Question

A potential difference of 50V is maintained between the two plates of a parallel plate condenser, separated by \[5mm\] of air. The energy stored in unit volume of air between the plates of condenser is-
(A). \[4.425\times {{10}^{-4}}J{{m}^{-3}}\]
(B). \[2.425\times {{10}^{-4}}J{{m}^{-3}}\]
(C). \[8.425\times {{10}^{-4}}J{{m}^{-3}}\]
(D) \[6.425\times {{10}^{-4}}J{{m}^{-3}}\]

Answer 1

Hint: Using the formula for capacitance of a parallel plate capacitor, calculate capacitance by substituting the corresponding values. Use the calculated value of capacitance and given value of potential difference to calculate energy stored in the condenser and divide by volume for energy stored per unit volume between the plates of the condenser.

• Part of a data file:

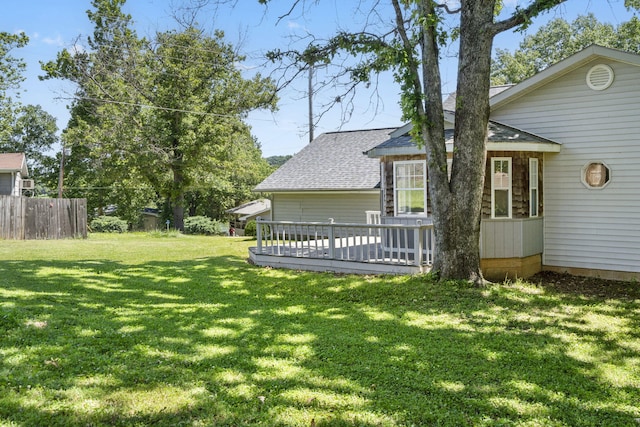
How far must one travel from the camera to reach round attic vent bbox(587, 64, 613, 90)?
1011 centimetres

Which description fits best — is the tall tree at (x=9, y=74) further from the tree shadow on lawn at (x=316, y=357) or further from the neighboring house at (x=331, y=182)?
the tree shadow on lawn at (x=316, y=357)

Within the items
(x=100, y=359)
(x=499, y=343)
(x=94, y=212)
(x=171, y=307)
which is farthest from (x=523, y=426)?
(x=94, y=212)

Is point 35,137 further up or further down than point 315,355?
further up

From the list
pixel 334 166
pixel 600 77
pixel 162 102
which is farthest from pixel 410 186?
pixel 162 102

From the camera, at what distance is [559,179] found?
1097cm

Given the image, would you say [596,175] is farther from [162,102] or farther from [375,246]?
[162,102]

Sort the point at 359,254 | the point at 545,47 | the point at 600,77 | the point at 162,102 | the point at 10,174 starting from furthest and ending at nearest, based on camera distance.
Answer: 1. the point at 545,47
2. the point at 10,174
3. the point at 162,102
4. the point at 359,254
5. the point at 600,77

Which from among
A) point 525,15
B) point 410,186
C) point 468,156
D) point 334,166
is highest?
point 525,15

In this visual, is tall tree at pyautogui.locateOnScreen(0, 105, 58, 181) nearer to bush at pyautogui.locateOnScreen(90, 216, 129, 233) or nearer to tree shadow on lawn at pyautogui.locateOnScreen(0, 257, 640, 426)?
bush at pyautogui.locateOnScreen(90, 216, 129, 233)

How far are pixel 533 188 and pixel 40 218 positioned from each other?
759 inches

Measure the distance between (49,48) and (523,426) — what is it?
33.3 metres

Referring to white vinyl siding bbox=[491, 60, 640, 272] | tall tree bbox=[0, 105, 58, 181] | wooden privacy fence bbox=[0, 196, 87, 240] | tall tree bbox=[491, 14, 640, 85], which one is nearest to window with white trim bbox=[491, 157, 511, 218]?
white vinyl siding bbox=[491, 60, 640, 272]

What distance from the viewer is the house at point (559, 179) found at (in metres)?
10.1

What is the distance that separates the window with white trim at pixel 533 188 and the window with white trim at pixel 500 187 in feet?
1.95
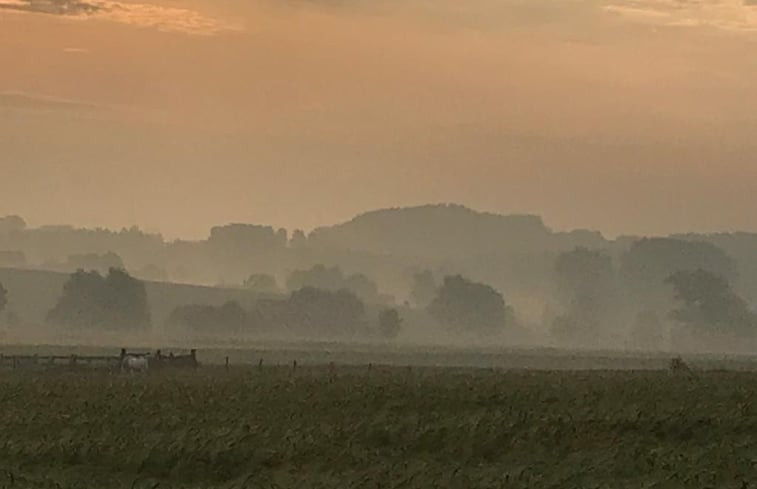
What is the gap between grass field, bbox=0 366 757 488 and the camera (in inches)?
977

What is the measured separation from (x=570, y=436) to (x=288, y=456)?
705cm

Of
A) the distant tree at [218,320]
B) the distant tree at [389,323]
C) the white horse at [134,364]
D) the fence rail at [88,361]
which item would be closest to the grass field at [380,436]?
the white horse at [134,364]

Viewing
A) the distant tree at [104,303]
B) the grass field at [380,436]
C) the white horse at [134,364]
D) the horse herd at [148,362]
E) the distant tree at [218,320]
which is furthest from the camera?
the distant tree at [218,320]

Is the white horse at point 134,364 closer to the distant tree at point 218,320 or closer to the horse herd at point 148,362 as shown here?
the horse herd at point 148,362

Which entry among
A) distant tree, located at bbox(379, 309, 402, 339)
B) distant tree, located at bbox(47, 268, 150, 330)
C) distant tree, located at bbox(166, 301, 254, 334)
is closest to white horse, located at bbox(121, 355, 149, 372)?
distant tree, located at bbox(47, 268, 150, 330)

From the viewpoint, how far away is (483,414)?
3216 centimetres

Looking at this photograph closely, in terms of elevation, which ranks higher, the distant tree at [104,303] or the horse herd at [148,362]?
the horse herd at [148,362]

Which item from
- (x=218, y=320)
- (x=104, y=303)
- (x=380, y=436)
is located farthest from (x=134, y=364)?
(x=218, y=320)

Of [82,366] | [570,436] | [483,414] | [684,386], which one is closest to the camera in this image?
[570,436]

• Exercise prompt: Using the condenser problem, say whether each statement agrees with it (yes or no), and quote the deciding words. 1. A potential difference of 50 V is kept between the plates. 2. The hint says to divide the stored energy by the area of the plates. 3. The hint starts by calculating capacitance with the formula for a parallel plate capacitor. None of this data is needed.

• Final result:
1. Yes: "A potential difference of 50V is maintained between the two plates"
2. No: "divide by volume for energy stored per unit volume"
3. Yes: "Using the formula for capacitance of a parallel plate capacitor, calculate capacitance"